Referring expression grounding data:
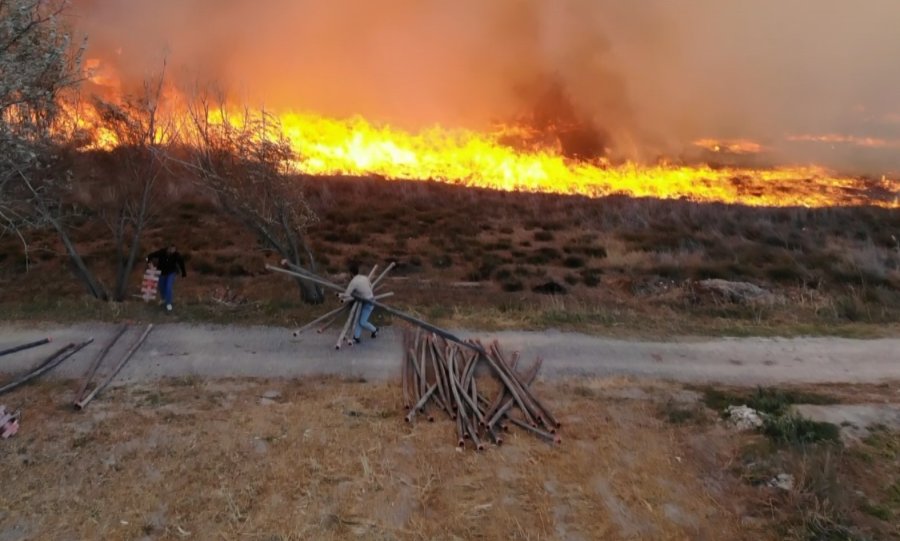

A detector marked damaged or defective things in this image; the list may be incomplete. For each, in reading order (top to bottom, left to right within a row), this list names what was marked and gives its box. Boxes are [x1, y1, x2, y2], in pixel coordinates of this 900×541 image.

pile of rusty pipes [402, 326, 560, 450]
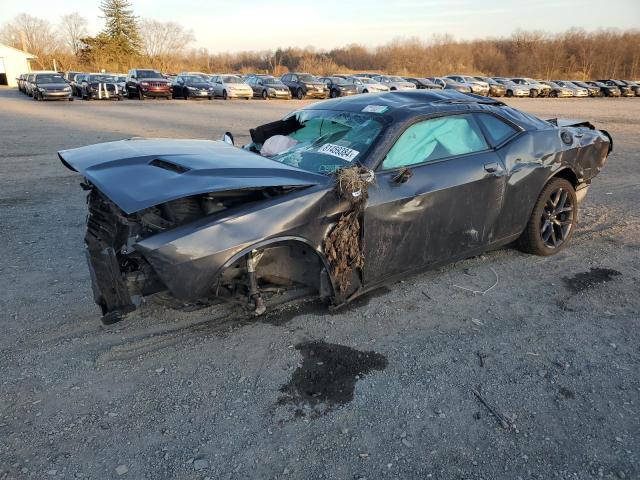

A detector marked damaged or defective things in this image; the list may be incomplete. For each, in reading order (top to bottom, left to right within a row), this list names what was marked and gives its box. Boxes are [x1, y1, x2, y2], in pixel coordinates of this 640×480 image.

crumpled hood [58, 139, 324, 214]
shattered windshield [266, 109, 384, 175]
dented body panel [58, 90, 608, 322]
wrecked gray dodge challenger [58, 91, 608, 322]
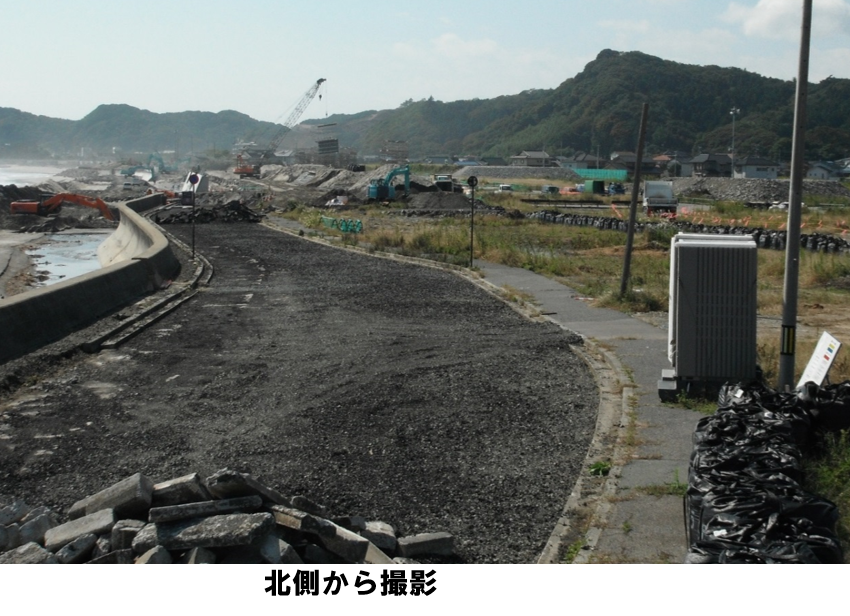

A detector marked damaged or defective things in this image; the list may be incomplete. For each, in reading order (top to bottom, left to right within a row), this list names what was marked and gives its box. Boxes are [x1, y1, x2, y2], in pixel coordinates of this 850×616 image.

broken concrete slab [0, 540, 58, 564]
broken concrete slab [55, 536, 97, 564]
broken concrete slab [44, 508, 116, 552]
broken concrete slab [68, 474, 154, 524]
broken concrete slab [111, 516, 147, 552]
broken concrete slab [136, 548, 172, 564]
broken concrete slab [150, 474, 210, 508]
broken concrete slab [132, 516, 274, 552]
broken concrete slab [148, 496, 262, 524]
broken concrete slab [205, 472, 288, 506]
broken concrete slab [268, 506, 334, 540]
broken concrete slab [360, 524, 396, 556]
broken concrete slab [400, 528, 454, 560]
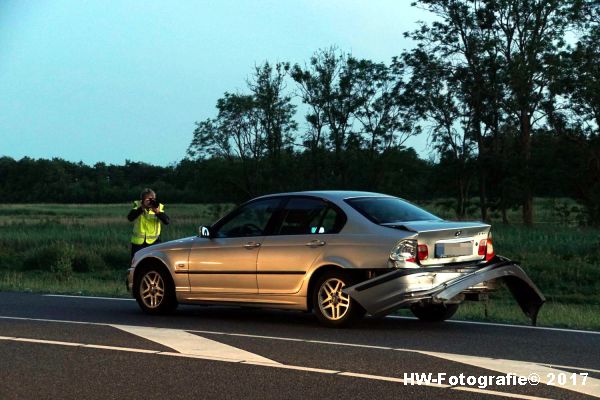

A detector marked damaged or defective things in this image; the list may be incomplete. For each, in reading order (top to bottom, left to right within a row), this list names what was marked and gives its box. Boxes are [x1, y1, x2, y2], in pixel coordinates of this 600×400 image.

damaged rear bumper [342, 256, 544, 324]
detached bumper on road [342, 256, 544, 324]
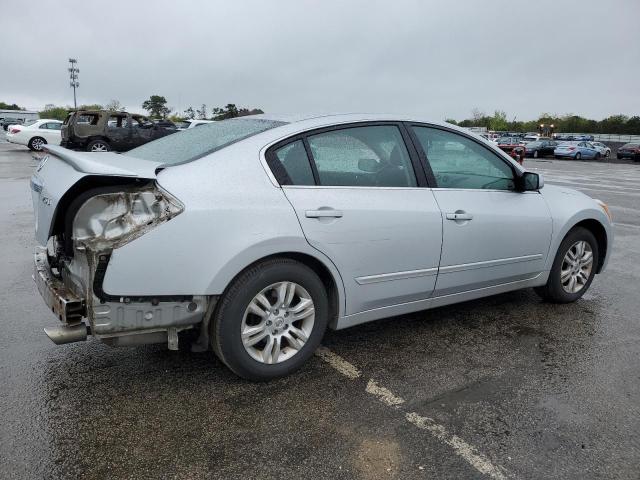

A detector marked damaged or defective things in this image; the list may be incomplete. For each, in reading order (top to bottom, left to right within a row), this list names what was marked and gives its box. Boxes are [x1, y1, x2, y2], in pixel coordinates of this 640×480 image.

damaged silver sedan [32, 113, 612, 378]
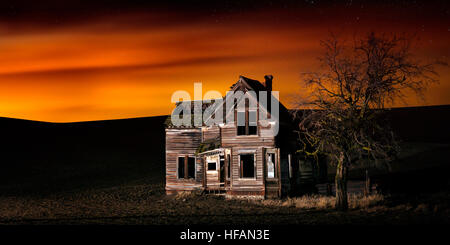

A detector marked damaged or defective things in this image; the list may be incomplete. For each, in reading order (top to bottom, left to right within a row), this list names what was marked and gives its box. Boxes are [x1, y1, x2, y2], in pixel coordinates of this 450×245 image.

broken window [178, 156, 195, 179]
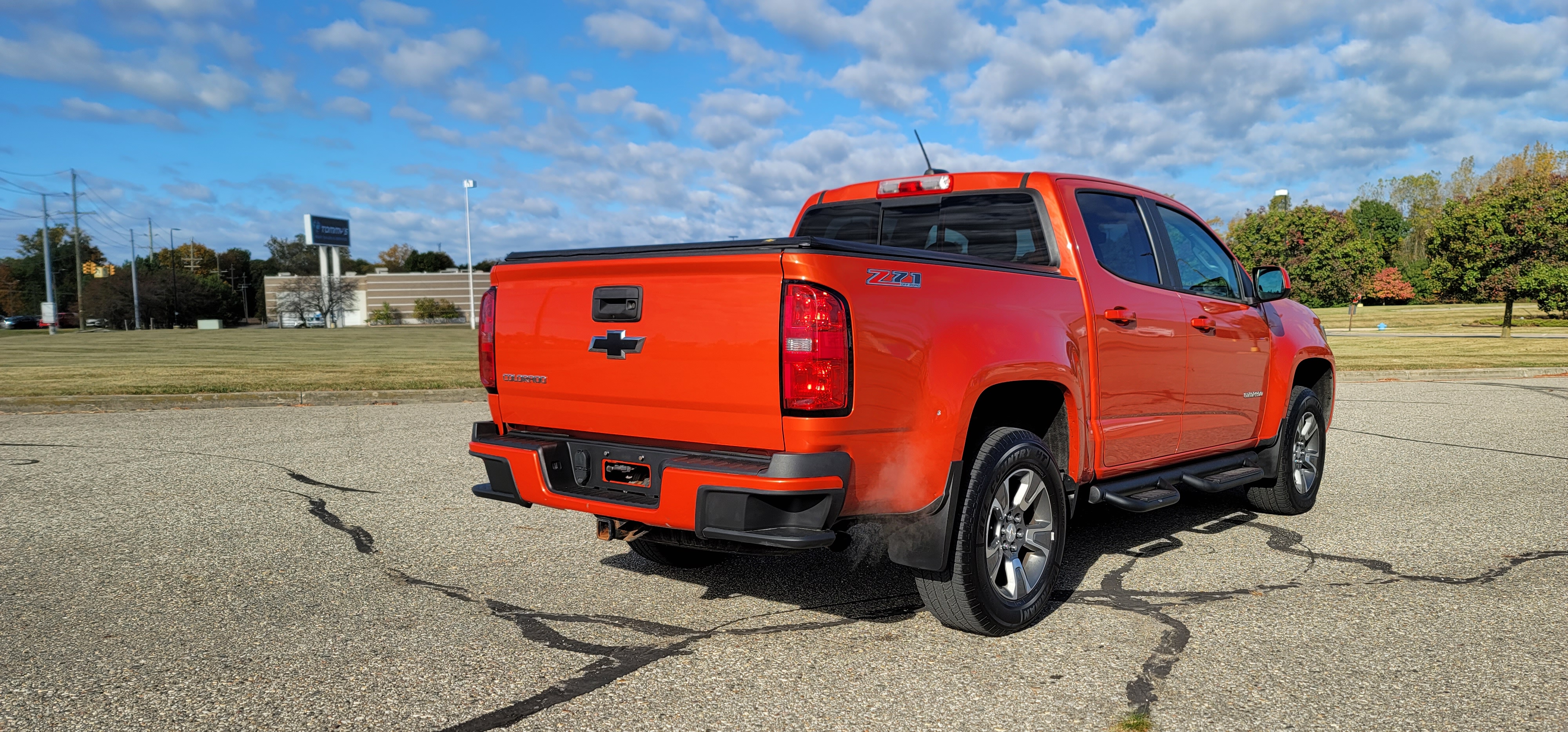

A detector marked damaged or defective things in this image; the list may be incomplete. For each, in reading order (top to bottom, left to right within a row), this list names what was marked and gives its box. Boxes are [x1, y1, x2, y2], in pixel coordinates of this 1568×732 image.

cracked pavement [3, 378, 1568, 732]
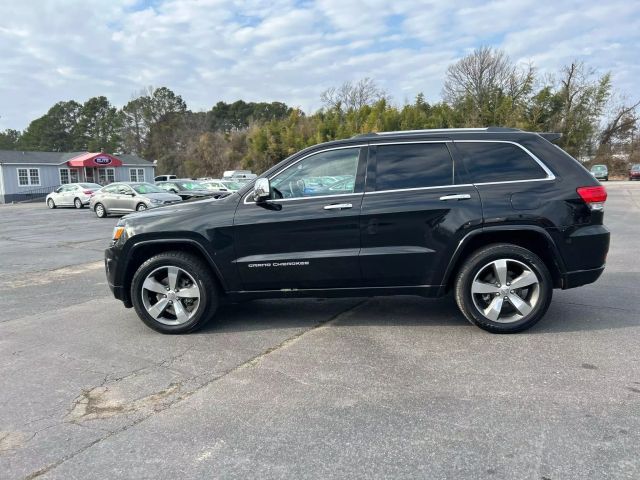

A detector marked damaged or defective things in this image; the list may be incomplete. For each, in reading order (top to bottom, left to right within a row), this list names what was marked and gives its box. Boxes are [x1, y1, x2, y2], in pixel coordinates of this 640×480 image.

crack in pavement [22, 298, 370, 478]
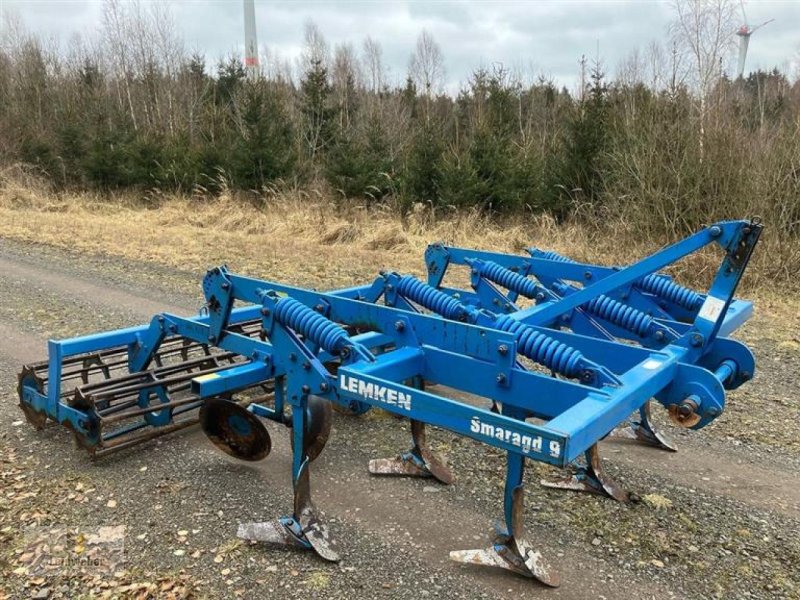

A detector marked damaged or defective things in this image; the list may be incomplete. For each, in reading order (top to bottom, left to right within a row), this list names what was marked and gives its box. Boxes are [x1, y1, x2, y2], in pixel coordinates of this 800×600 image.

rusty metal part [200, 396, 272, 462]
rusty metal part [368, 420, 454, 486]
rusty metal part [540, 442, 628, 504]
rusty metal part [608, 400, 680, 452]
rusty metal part [446, 488, 560, 584]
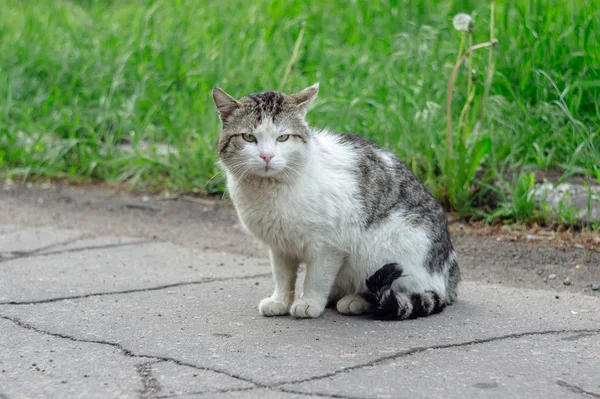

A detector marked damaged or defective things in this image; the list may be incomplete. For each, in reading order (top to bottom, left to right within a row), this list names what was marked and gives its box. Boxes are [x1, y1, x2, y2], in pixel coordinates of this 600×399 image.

crack in pavement [0, 238, 151, 266]
crack in pavement [0, 274, 270, 304]
crack in pavement [0, 316, 262, 390]
crack in pavement [2, 312, 596, 399]
crack in pavement [274, 330, 600, 390]
crack in pavement [136, 362, 164, 399]
crack in pavement [552, 380, 600, 398]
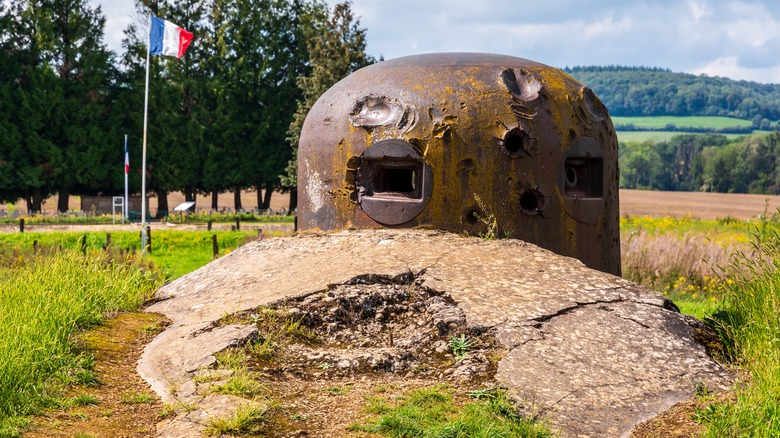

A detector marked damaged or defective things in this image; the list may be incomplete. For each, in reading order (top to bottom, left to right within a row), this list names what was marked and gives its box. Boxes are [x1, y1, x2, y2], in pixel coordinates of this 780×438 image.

| Goal of the exercise |
Set every entry down again word for word, but not the pictures.

| The completed task |
A detector marked damaged or defective things in this image; the list may be incomplete. For each, in reading order (top to bottom, left to right within a row), this list names what was marked and gives its box. Boxes are [x1, y1, x2, y2], in pixel coordinates of this 900×541 image.

pile of rusty pipes [402, 326, 560, 450]

A detector marked damaged or defective things in this image; the list may be incomplete. For each, in reading order (top to bottom, left to right within a row), this list names what was marked and gives its box. Boxes are [x1, y1, x2, y2], in pixel coordinates of this 640×480 image.

crumpled hood [58, 139, 324, 214]
shattered windshield [266, 109, 384, 175]
dented body panel [58, 90, 608, 322]
wrecked gray dodge challenger [58, 91, 608, 322]

A detector marked damaged or defective things in this image; the list may be incomplete. For each, in reading order (top to bottom, left to right within a row), this list names what was marked and gives its box. Boxes are [x1, y1, x2, y2], in pixel coordinates of this 850×616 image.

broken concrete slab [0, 540, 58, 564]
broken concrete slab [55, 536, 97, 564]
broken concrete slab [44, 508, 116, 552]
broken concrete slab [68, 474, 154, 524]
broken concrete slab [111, 516, 147, 552]
broken concrete slab [136, 548, 172, 564]
broken concrete slab [150, 474, 210, 508]
broken concrete slab [132, 516, 274, 552]
broken concrete slab [148, 496, 262, 524]
broken concrete slab [205, 472, 288, 506]
broken concrete slab [268, 506, 334, 540]
broken concrete slab [360, 524, 396, 556]
broken concrete slab [400, 528, 454, 560]

A detector marked damaged or defective things in this image; the list may be incomplete. For each, in reading order (top to bottom, left to right within a row), this list names what was marked and gives its box. Boxes are [x1, y1, x2, y2], in pixel coordinates of this 600×400 image.

damaged rear bumper [342, 256, 544, 324]
detached bumper on road [342, 256, 544, 324]

A detector marked damaged or defective things in this image; the list may be incomplete. For each, in reading order (top to bottom, left to right within a row), this list names what was marked and gives its box. Boxes are [x1, y1, x2, y2], in pixel coordinates of this 640×480 image.

damaged silver sedan [32, 113, 612, 378]

A detector marked damaged or defective things in this image; the list may be incomplete. For each, in reading order (top to bottom, left to right within a row), this list names what was marked and gives its box. Boxes are [x1, y1, x2, y2], in pixel coordinates of this 450×245 image.

broken window [178, 156, 195, 179]

A detector marked damaged or defective things in this image; the list may be incomplete. For each, in reading order (top to bottom, left to right within a row), this list names what was marked and gives its box. Boxes are [x1, y1, x2, y2], in pixel coordinates of this 1568×732 image.

cracked pavement [3, 378, 1568, 732]

A detector marked damaged or defective things in this image; the list may be incomplete. For each, in reading order (top to bottom, left to right within a row), this list names what was marked and gives its box. Boxes are [x1, y1, x2, y2], in pixel coordinates of this 640×480 image.

crack in pavement [22, 298, 370, 478]

A detector marked damaged or defective things in this image; the list may be incomplete. For each, in reading order (top to bottom, left to right within a row), this list names what was marked and gives its box. Boxes are [x1, y1, x2, y2], in pixel coordinates of this 800×600 image.

rusty metal part [200, 396, 272, 462]
rusty metal part [368, 420, 454, 486]
rusty metal part [540, 442, 628, 504]
rusty metal part [608, 400, 680, 452]
rusty metal part [446, 488, 560, 584]

A detector marked damaged or defective things in this image; the list may be incomplete. For each, in reading order (top to bottom, left to right within a row), this list names what was marked and gives its box. Boxes are [x1, y1, x2, y2], in pixel coordinates of this 600×399 image.

crack in pavement [0, 238, 151, 266]
crack in pavement [0, 274, 270, 304]
crack in pavement [0, 316, 262, 390]
crack in pavement [2, 312, 596, 399]
crack in pavement [274, 330, 600, 390]
crack in pavement [136, 362, 164, 399]
crack in pavement [552, 380, 600, 398]

A detector marked damaged or defective things in this image; the list may be incomplete. For each, in reading order (top to bottom, left to right within a row), this list names what was marked and gives its box. Boxes are [x1, y1, x2, y2], in pixel coordinates of this 780×438 image.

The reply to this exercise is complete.